═════ 提供テキスト
たくさんの不定愁訴(様々のところのとらえどころのない症状)を訴える老人が増えている。
外来をやる度に何人かが受診する。
よほど時間があまっているのだろうか。
生きることに精一杯であれば、そのようなことを考えている暇はないはずだ。
そういった人の特徴は、神経質で自律神経失調ぎみで、依存体質であり、そのわりに大病の経験がない。
彼らは、死をやみくもに恐れ、検査ばかりしている(検査への依存)。
症状があれば、すぐに薬をのみたがる(薬への依存)。
すぐに医者にかかる(医者への依存)。
小さなことにこだわり、なんでもクヨクヨ考え過ぎるから、自律神経のバランスが乱れている。
その結果、肩こり、冷え性、下痢あるいは便秘、一過性の腹痛、動悸などの多彩な症状がでてくるが、自律神経のアンバランスが原因だから、検査をしても大きな異常はみつからない。
══════════
═════ 提供資料
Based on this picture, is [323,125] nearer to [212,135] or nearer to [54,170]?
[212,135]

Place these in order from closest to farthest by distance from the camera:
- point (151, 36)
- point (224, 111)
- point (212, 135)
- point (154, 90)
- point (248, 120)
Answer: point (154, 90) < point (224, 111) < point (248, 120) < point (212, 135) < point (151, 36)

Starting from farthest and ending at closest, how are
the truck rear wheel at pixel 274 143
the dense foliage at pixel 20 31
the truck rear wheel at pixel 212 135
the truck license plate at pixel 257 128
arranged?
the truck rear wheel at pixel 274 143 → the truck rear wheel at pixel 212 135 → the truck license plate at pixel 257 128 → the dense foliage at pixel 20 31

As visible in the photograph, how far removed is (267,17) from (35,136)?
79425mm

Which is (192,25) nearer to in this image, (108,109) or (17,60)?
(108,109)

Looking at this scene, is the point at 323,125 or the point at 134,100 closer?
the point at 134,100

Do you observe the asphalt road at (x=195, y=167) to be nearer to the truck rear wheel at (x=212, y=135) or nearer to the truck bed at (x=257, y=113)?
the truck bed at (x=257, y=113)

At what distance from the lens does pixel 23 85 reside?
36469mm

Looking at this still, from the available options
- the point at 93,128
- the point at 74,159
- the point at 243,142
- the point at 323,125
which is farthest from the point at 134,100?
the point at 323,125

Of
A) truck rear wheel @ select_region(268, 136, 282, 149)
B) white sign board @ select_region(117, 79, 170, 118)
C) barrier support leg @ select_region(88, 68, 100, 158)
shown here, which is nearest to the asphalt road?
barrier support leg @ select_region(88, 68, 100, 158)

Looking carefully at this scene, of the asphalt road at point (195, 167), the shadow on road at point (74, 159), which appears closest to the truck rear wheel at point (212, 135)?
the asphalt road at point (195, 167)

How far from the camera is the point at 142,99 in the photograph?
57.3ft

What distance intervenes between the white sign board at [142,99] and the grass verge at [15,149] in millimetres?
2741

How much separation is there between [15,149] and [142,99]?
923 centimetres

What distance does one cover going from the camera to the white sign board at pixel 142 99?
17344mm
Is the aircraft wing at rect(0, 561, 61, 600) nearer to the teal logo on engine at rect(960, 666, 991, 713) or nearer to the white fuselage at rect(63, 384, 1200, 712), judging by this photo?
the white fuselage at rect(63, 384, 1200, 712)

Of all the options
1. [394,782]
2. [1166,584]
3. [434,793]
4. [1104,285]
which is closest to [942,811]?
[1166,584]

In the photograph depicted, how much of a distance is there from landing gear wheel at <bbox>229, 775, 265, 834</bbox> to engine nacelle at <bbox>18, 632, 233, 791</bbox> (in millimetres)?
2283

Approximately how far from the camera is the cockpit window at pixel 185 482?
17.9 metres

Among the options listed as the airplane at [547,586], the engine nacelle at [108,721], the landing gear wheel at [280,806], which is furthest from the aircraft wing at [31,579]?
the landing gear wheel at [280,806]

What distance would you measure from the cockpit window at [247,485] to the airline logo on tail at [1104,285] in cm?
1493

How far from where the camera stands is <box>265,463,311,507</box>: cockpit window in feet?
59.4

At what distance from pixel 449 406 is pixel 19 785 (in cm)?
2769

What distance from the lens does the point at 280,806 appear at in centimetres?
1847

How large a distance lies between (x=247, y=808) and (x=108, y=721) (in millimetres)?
══════════
▸ **問題の内容**: 不定愁訴を訴える老人についての文章を、その最後の一文の次から書き継いでください。

▸ **課題への解答**:
異常がないと言われてもその言葉を信じない(だから医者をしょっちゅう変えている)。
症状の原因に意識を向けることなしに、現われた症状ばかりを気にしている。
自分自身がないから、他人の言動やくだらないテレビ番組に左右され、余計な心配ばかりしている。
いつも症状にとらわれすぎているから、他人を思いやることが少なく、自分勝手である。
ところが、すぐに医者にかかるので、大事に至ることは少ない。
大病していないので、死を本当の意味で意識してはいない。
そのわりに過剰に死を恐れ過ぎているので、“いのち”がまったく輝いていない。
こういった人が多いので、検査が増え、薬がたくさん出され、今の医療経済は成り立っている。
これで良いのだろうか?と思うことが多い。
こういった人に効く特効薬はない。
あるとすれば、生かされていることへの感謝の念を持つこととたくさん感動すること、だろうと思っている。
が、とても難しいのは事実である。
だから、安易な検査と投薬でお茶を濁すような医療がはびこることになる。
そういうことが嫌いな僕は、真っ向から立ち向かう。
改善しなくても,少しでも気付いてくれれば・・・・、と思うのだが、現実はなかなか難しい。